In Starbound, every tier-X world has plenty of resources of tier-X. There are more planets than a player will be able to practically explore … Well, the phrase “rape and pillage” has a new meaning when the universe is infinite like that. ;-)
So it means you can visit a planet, explore it to get as many resources as you want, and if you find you’re not getting so many resources as you were, you can travel to a new planet. Travelling between planets isn’t free, but it’s probably cheaper than trying to mine out every last bit of value from a planet.

(As an aside, a second notable difference is that Starbound opts for like a recharging energy-bar as the ammo for weapons like bows, guns, etc., whereas Terraria demanded you have the arrows or bullets or such. This does remove the tedium of having to ensure materials for combat with these, but also restricts use in that missing during a fight becomes really ‘expensive’; “in a fight” isn’t the ideal situation to be waiting on you energy to refill).

Starbound’s planets being so much more disposable than Terraria’s means it’s much less personal.
I suppose all Terraria worlds were the same. They’re generated randomly, and will have different deserts/jungles/biomes in different places, but the nature of the world will be much the same across all playthroughs of Terraria. But.. my Terraria world would definitely have felt like “mine” since I was the one who was mining it; I build a house there, and build houses for other NPCs to come visit. I constructed tunnels and pathways. (I guess the “tunnel to hell” was something others had, too, so that’s not mine as much).

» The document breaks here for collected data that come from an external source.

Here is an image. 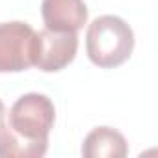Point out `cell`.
Instances as JSON below:
<instances>
[{
	"instance_id": "cell-4",
	"label": "cell",
	"mask_w": 158,
	"mask_h": 158,
	"mask_svg": "<svg viewBox=\"0 0 158 158\" xmlns=\"http://www.w3.org/2000/svg\"><path fill=\"white\" fill-rule=\"evenodd\" d=\"M39 48L35 65L43 73H58L65 69L76 56L78 50V35L76 32H56V30H41L37 32Z\"/></svg>"
},
{
	"instance_id": "cell-3",
	"label": "cell",
	"mask_w": 158,
	"mask_h": 158,
	"mask_svg": "<svg viewBox=\"0 0 158 158\" xmlns=\"http://www.w3.org/2000/svg\"><path fill=\"white\" fill-rule=\"evenodd\" d=\"M37 48V32L28 23H0V73H21L34 67Z\"/></svg>"
},
{
	"instance_id": "cell-5",
	"label": "cell",
	"mask_w": 158,
	"mask_h": 158,
	"mask_svg": "<svg viewBox=\"0 0 158 158\" xmlns=\"http://www.w3.org/2000/svg\"><path fill=\"white\" fill-rule=\"evenodd\" d=\"M41 15L48 30L78 32L88 23V6L84 0H43Z\"/></svg>"
},
{
	"instance_id": "cell-2",
	"label": "cell",
	"mask_w": 158,
	"mask_h": 158,
	"mask_svg": "<svg viewBox=\"0 0 158 158\" xmlns=\"http://www.w3.org/2000/svg\"><path fill=\"white\" fill-rule=\"evenodd\" d=\"M134 50V32L117 15L97 17L86 32V52L91 63L101 69L123 65Z\"/></svg>"
},
{
	"instance_id": "cell-7",
	"label": "cell",
	"mask_w": 158,
	"mask_h": 158,
	"mask_svg": "<svg viewBox=\"0 0 158 158\" xmlns=\"http://www.w3.org/2000/svg\"><path fill=\"white\" fill-rule=\"evenodd\" d=\"M4 117H6V106H4L2 99H0V123L4 121Z\"/></svg>"
},
{
	"instance_id": "cell-6",
	"label": "cell",
	"mask_w": 158,
	"mask_h": 158,
	"mask_svg": "<svg viewBox=\"0 0 158 158\" xmlns=\"http://www.w3.org/2000/svg\"><path fill=\"white\" fill-rule=\"evenodd\" d=\"M128 154V143L125 136L112 127L93 128L82 143L84 158H125Z\"/></svg>"
},
{
	"instance_id": "cell-1",
	"label": "cell",
	"mask_w": 158,
	"mask_h": 158,
	"mask_svg": "<svg viewBox=\"0 0 158 158\" xmlns=\"http://www.w3.org/2000/svg\"><path fill=\"white\" fill-rule=\"evenodd\" d=\"M56 108L43 93L19 97L0 123V158H41L48 149Z\"/></svg>"
}]
</instances>
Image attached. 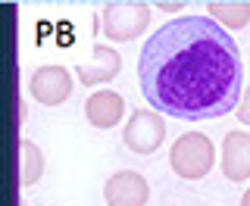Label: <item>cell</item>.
I'll use <instances>...</instances> for the list:
<instances>
[{"label":"cell","instance_id":"7","mask_svg":"<svg viewBox=\"0 0 250 206\" xmlns=\"http://www.w3.org/2000/svg\"><path fill=\"white\" fill-rule=\"evenodd\" d=\"M222 175L241 185V181H250V131L234 128L225 134L222 141Z\"/></svg>","mask_w":250,"mask_h":206},{"label":"cell","instance_id":"12","mask_svg":"<svg viewBox=\"0 0 250 206\" xmlns=\"http://www.w3.org/2000/svg\"><path fill=\"white\" fill-rule=\"evenodd\" d=\"M234 109H238L234 116L241 119V125H250V88H244V94H241V100H238Z\"/></svg>","mask_w":250,"mask_h":206},{"label":"cell","instance_id":"6","mask_svg":"<svg viewBox=\"0 0 250 206\" xmlns=\"http://www.w3.org/2000/svg\"><path fill=\"white\" fill-rule=\"evenodd\" d=\"M104 200H106V206H147V200H150V185L135 169L113 172L104 185Z\"/></svg>","mask_w":250,"mask_h":206},{"label":"cell","instance_id":"14","mask_svg":"<svg viewBox=\"0 0 250 206\" xmlns=\"http://www.w3.org/2000/svg\"><path fill=\"white\" fill-rule=\"evenodd\" d=\"M241 206H250V187L244 191V197H241Z\"/></svg>","mask_w":250,"mask_h":206},{"label":"cell","instance_id":"1","mask_svg":"<svg viewBox=\"0 0 250 206\" xmlns=\"http://www.w3.org/2000/svg\"><path fill=\"white\" fill-rule=\"evenodd\" d=\"M141 94L172 119L229 116L241 100V50L209 16H178L156 28L138 57Z\"/></svg>","mask_w":250,"mask_h":206},{"label":"cell","instance_id":"11","mask_svg":"<svg viewBox=\"0 0 250 206\" xmlns=\"http://www.w3.org/2000/svg\"><path fill=\"white\" fill-rule=\"evenodd\" d=\"M41 175H44V153H41V147L22 138L19 141V181H22V187L38 185Z\"/></svg>","mask_w":250,"mask_h":206},{"label":"cell","instance_id":"8","mask_svg":"<svg viewBox=\"0 0 250 206\" xmlns=\"http://www.w3.org/2000/svg\"><path fill=\"white\" fill-rule=\"evenodd\" d=\"M122 69V57L116 47L109 44H94V62H82L75 66V75L84 88H97V84H106L119 75Z\"/></svg>","mask_w":250,"mask_h":206},{"label":"cell","instance_id":"5","mask_svg":"<svg viewBox=\"0 0 250 206\" xmlns=\"http://www.w3.org/2000/svg\"><path fill=\"white\" fill-rule=\"evenodd\" d=\"M28 91L41 106H62L72 97V72L66 66H41L28 78Z\"/></svg>","mask_w":250,"mask_h":206},{"label":"cell","instance_id":"10","mask_svg":"<svg viewBox=\"0 0 250 206\" xmlns=\"http://www.w3.org/2000/svg\"><path fill=\"white\" fill-rule=\"evenodd\" d=\"M207 13L225 31H241L250 25V3L247 0H209Z\"/></svg>","mask_w":250,"mask_h":206},{"label":"cell","instance_id":"4","mask_svg":"<svg viewBox=\"0 0 250 206\" xmlns=\"http://www.w3.org/2000/svg\"><path fill=\"white\" fill-rule=\"evenodd\" d=\"M122 141L131 153L150 156L163 147V141H166V122H163V116L153 113V109H135V113L128 116V122H125Z\"/></svg>","mask_w":250,"mask_h":206},{"label":"cell","instance_id":"3","mask_svg":"<svg viewBox=\"0 0 250 206\" xmlns=\"http://www.w3.org/2000/svg\"><path fill=\"white\" fill-rule=\"evenodd\" d=\"M100 13H104V35L109 41H135L150 25V3L119 0V3H106Z\"/></svg>","mask_w":250,"mask_h":206},{"label":"cell","instance_id":"13","mask_svg":"<svg viewBox=\"0 0 250 206\" xmlns=\"http://www.w3.org/2000/svg\"><path fill=\"white\" fill-rule=\"evenodd\" d=\"M156 10H163V13H182L185 3H156Z\"/></svg>","mask_w":250,"mask_h":206},{"label":"cell","instance_id":"9","mask_svg":"<svg viewBox=\"0 0 250 206\" xmlns=\"http://www.w3.org/2000/svg\"><path fill=\"white\" fill-rule=\"evenodd\" d=\"M84 116L94 128H113L125 116V97L119 91H94L84 100Z\"/></svg>","mask_w":250,"mask_h":206},{"label":"cell","instance_id":"2","mask_svg":"<svg viewBox=\"0 0 250 206\" xmlns=\"http://www.w3.org/2000/svg\"><path fill=\"white\" fill-rule=\"evenodd\" d=\"M216 163V147L203 131H185L182 138H175V144L169 150V165L178 178L185 181H200L209 175Z\"/></svg>","mask_w":250,"mask_h":206}]
</instances>
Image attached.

Starbound never really reaches that level of attachment.. though they do have a “Home planet” feature which maybe tries to simulate the above. Maybe I should try that.
But I suppose the allure of the game here for me is conquest, rather than world-building.. so perhaps not.

“Terraria in Space”?
Insofar as you spend a lot of time mining, or otherwise looking for resources, sure. But I find the experience of the two games to otherwise be quite different.